Saturday, August 25, 2007

Promises And String Concatenation

You've read about it a million times. Beware of multiple string concatenations. They make your code slow and consumes memory. You've read it in the Java books (known as "use StringBuilder or StringBuffer instead of +"). But, why? Why isn't this handled at a lower level? Why can't the VM or compiler just do the right thing?

Messages are the power of objects. So, why not make a new object that when sent the + message, it simply returns an object that waits to do the concatenation until it is needed. This new kind of object should understand the same protocol as string. This could all be handled underneath the covers. If it was done at the VM or compiler level, programmers would never have to know.

I thought I would do a sample implementation. It's rather easy (in a dynamic language). First, we need to implement a Promise class and here's the Ruby code complete with a simple test:
require 'rubyunit'

class Promise
def initialize(&block)
@calculation=block
@value=nil
end

def value
return @value if @calculation.nil?
@value=@calculation.call()
@calculation=nil
freeze()
return @value
end

def value?
@calculation.nil?
end
end

def promise(&block)
Promise.new(&block)
end

class PromiseTest < Test::Unit::TestCase
def test_simple
promise = promise { 3 + 4 }
assert(!promise.value?)
assert(7 == promise.value)
assert(promise.value)
end
end

Pretty simple, huh? Create a new Promise object on a block (or closure or lambda or whatever you like to call it) and it will only call the block once when the message "value" is sent to it.
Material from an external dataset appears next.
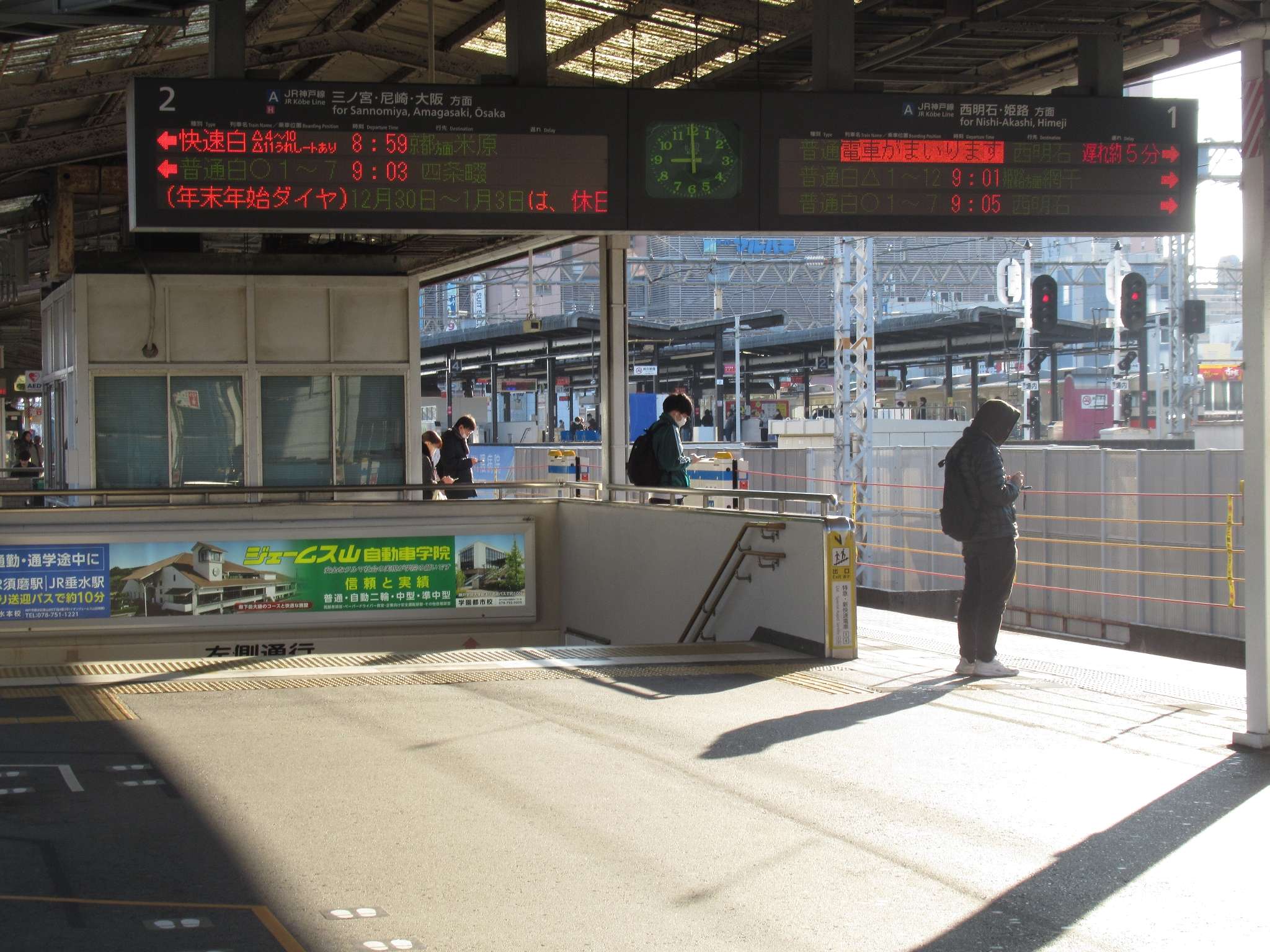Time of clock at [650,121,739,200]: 8:59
If the message "value" is never sent, the block is never evaluated. Can you think where that might come in handy? I can think of several, but the best one is when trying to create a message to log. If you don't log the message, you wouldn't need to do the concatenation. Again, not doing the computation upfront can not only allow us to manage memory better, but also not to do needless calculations.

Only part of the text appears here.